Classically, patients with giant cell arteritis (GCA) present with cranial ischemic manifestations that are directly related to vascular involvement. However, a variable proportion of GCA patients may present without obvious vascular manifestations. Since a high index of suspicion of this condition in individuals over the age of 50 years is needed to prevent the development of severe complications, we have studied the different patterns of disease presentation in a series of 240 patients with biopsy-proven GCA diagnosed at the single hospital for the well-defined population of Lugo, Spain, between January 1, 1981, and June 15, 2004. During the study period, 203 (86.4%) GCA patients presented with headache. Patients with headache were found to have an abnormal temporal artery on physical examination more commonly than the other GCA patients (79.8% versus 35.1%; p < 0.001).
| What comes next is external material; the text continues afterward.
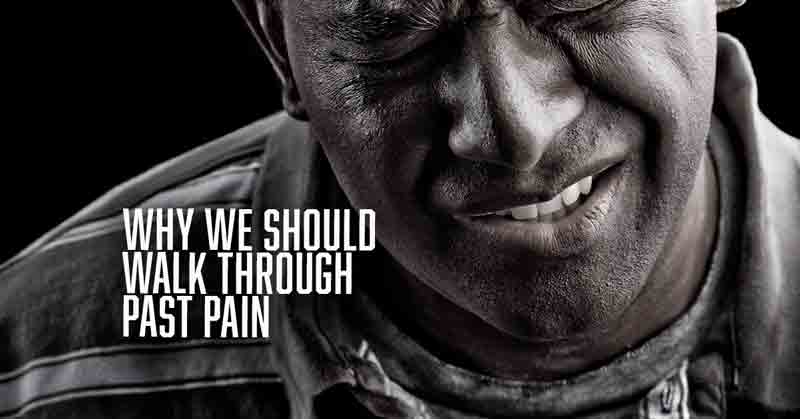 Why We Should Walk Through Past Pain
Compared with the other GCA patients, those who presented with polymyalgia rheumatica (PMR) were younger (73.4 +/- 6.3 versus 75.6 +/- 6.9 yr; p = 0.013) and had a longer delay to diagnosis (13.4 +/- 12.2 versus 8.3 +/- 10.0 wk; p = 0.013). One hundred thirty-one (54.6%) patients presented with severe ischemic manifestations. Abnormal temporal artery on physical examination (odds ratio, 2.25) and anemia at the time of disease diagnosis (odds ratio, 0.53) were found to be the best predictors for severe ischemic manifestations of GCA. Eighteen (7.5%) patients presented without overt ischemic manifestations of GCA. Patients younger than 70 years of age at the time of diagnosis had a longer delay to diagnosis and exhibited PMR more commonly than older patients. Our observations confirm the presence of different disease patterns of clinical presentation in GCA and emphasize the importance of an abnormal temporal artery on physical examination and anemia as factors that may predict the risk of severe ischemic complications related to GCA.